Abstract
Despite being an effective mode of communication, Computer-Mediated Communication (CMC), particularly regarding text-based exchanges, still has inherent limitations compared to in-person communication. The objective of the current study is to review the previous studies which identified and addressed the challenges, including difficulty in embedding emotional information in text effectively. Previous studies demonstrated changes in text properties might deliver emotional information as well as the two phases of text encodings could be completed simultaneously by interaction designs. The study also suggests future studies to find the emotional meaning of text features and to develop novel applications using machine learning technologies.
Introduction
Communication, both spoken and written communication, has two major cue structures, which are verbal and nonverbal. Academics posit that nonverbal cues such as eye contact, facial expression, gestures, and voice tones serve the purpose of transmitting affective information, whereas verbal cues are intended to convey cognitive content (Knapp et al., 2013). Spoken and written communication has distinct purposes and characteristics regarding human interaction. Spoken communication is face-to-face or remote to convey information and thoughts. On the other hand, written communication refers to using written language to exchange information and ideas, typically through electronic means such as email, messaging, and social media platforms, using text.

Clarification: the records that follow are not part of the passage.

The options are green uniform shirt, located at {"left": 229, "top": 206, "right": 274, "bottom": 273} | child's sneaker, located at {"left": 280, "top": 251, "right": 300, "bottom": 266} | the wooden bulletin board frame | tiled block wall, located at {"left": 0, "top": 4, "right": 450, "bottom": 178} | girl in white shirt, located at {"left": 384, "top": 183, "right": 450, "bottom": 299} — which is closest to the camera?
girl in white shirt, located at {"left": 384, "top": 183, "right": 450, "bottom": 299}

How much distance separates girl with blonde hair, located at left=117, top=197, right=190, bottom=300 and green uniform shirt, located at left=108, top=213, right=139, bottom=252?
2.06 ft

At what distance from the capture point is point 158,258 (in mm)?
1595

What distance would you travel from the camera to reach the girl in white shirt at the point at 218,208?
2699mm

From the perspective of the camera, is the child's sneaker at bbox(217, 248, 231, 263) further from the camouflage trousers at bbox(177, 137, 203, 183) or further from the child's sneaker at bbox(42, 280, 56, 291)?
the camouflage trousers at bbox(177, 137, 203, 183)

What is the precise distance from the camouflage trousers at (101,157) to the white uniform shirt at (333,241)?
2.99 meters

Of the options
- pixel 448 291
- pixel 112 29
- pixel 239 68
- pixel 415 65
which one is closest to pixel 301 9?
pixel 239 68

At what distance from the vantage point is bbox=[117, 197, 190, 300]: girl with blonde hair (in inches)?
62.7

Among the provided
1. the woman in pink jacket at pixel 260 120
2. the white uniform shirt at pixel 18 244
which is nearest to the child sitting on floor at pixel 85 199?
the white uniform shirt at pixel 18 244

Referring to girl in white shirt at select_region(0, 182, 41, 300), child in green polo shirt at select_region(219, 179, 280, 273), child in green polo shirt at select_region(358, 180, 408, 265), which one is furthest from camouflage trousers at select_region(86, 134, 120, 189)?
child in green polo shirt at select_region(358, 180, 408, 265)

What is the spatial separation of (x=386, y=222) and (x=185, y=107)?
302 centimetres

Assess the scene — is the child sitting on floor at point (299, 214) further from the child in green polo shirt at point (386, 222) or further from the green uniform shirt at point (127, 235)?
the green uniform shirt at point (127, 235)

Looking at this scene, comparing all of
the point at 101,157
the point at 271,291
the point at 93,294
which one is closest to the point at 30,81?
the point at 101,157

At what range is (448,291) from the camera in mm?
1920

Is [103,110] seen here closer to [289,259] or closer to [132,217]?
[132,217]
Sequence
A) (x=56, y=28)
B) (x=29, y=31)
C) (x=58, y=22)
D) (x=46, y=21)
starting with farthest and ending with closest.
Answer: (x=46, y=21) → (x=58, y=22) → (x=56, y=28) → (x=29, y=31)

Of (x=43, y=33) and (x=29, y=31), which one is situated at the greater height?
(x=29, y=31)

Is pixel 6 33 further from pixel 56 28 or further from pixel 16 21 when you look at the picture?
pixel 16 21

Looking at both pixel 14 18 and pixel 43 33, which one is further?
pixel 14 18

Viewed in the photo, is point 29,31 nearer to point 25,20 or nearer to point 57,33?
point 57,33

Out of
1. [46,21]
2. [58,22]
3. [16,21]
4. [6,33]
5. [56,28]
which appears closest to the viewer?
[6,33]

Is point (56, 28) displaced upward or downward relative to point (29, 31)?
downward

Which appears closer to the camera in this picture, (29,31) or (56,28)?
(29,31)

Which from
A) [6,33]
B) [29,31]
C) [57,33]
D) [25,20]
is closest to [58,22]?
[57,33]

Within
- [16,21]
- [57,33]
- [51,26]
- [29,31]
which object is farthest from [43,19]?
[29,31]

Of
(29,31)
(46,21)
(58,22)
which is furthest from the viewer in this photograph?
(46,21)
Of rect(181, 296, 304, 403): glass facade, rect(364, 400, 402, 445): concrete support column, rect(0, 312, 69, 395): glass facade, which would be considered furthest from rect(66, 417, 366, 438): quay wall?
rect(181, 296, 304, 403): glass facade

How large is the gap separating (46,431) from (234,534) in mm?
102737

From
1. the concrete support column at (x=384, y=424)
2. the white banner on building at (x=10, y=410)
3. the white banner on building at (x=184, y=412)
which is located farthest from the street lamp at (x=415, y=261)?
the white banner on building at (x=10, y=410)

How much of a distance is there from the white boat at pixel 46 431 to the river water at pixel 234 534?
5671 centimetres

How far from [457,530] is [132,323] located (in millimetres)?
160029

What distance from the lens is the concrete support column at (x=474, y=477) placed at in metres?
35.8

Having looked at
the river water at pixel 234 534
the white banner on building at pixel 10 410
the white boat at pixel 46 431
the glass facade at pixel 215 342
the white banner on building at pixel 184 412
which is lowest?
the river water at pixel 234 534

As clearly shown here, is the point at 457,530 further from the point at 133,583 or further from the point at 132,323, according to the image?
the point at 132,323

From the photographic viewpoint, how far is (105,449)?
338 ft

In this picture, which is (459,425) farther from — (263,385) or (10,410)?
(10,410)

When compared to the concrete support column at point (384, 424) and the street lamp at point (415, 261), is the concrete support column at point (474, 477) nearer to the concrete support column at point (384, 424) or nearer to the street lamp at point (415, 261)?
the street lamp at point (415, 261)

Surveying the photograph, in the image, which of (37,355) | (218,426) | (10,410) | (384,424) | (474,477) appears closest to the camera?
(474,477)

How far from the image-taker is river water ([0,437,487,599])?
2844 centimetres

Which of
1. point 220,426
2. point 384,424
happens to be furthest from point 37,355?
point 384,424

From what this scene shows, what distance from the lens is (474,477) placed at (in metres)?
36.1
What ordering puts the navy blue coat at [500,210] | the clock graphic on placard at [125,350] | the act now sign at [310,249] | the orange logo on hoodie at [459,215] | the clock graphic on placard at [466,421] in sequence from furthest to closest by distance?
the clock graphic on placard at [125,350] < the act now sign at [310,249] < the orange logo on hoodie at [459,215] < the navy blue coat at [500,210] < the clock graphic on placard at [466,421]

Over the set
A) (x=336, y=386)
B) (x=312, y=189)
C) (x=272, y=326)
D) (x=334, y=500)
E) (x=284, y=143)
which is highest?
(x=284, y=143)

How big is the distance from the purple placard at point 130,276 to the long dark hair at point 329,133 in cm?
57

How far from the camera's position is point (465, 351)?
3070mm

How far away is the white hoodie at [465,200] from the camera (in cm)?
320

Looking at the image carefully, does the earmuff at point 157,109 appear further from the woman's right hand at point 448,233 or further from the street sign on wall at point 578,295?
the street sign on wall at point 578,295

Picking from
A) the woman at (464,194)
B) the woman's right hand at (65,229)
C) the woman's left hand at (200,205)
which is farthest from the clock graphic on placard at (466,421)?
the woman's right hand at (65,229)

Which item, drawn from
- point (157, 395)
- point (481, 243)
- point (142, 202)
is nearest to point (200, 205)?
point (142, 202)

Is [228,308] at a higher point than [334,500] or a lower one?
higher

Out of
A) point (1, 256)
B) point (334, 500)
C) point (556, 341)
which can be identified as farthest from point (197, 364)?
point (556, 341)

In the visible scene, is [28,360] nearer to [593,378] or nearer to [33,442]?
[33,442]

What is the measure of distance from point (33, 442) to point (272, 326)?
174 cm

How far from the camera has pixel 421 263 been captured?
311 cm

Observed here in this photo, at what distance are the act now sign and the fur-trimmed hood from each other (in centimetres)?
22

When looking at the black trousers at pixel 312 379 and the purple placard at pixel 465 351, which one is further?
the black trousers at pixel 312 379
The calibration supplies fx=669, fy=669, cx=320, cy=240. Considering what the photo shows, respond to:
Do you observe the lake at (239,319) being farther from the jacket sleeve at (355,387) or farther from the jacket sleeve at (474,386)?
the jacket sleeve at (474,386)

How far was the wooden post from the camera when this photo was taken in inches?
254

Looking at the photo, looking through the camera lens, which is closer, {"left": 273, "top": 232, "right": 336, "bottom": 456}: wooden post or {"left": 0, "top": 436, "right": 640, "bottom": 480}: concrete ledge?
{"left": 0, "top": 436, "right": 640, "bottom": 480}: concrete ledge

As technology has revolutionized over the last decades, Computer-Mediated Communication (CMC) has brought forth a new set of language forms, and people have progressively accepted this digitalized interpersonal communication as a norm (Walther, 2011). Despite its wide usage in our society, CMC poses a major challenge, including the difficulty in encoding context and emotion simultaneously while interacting online due to the lack of nonverbal cues. For example, text-based emails, messages, and documents may not be effective in transferring emotions along with the text, unlike in-person communication. The absence of nonverbal cues in CMC settings poses a significant challenge for recipients to interpret the intended meaning accurately, as nonverbal expressions are crucial communication components for both sender and receiver (Walther, 1992). The recipient or other individuals in CMC will ineluctably interpret the message, either consciously or unconsciously, based on their own perceptions and understandings (Hall et al., 2019).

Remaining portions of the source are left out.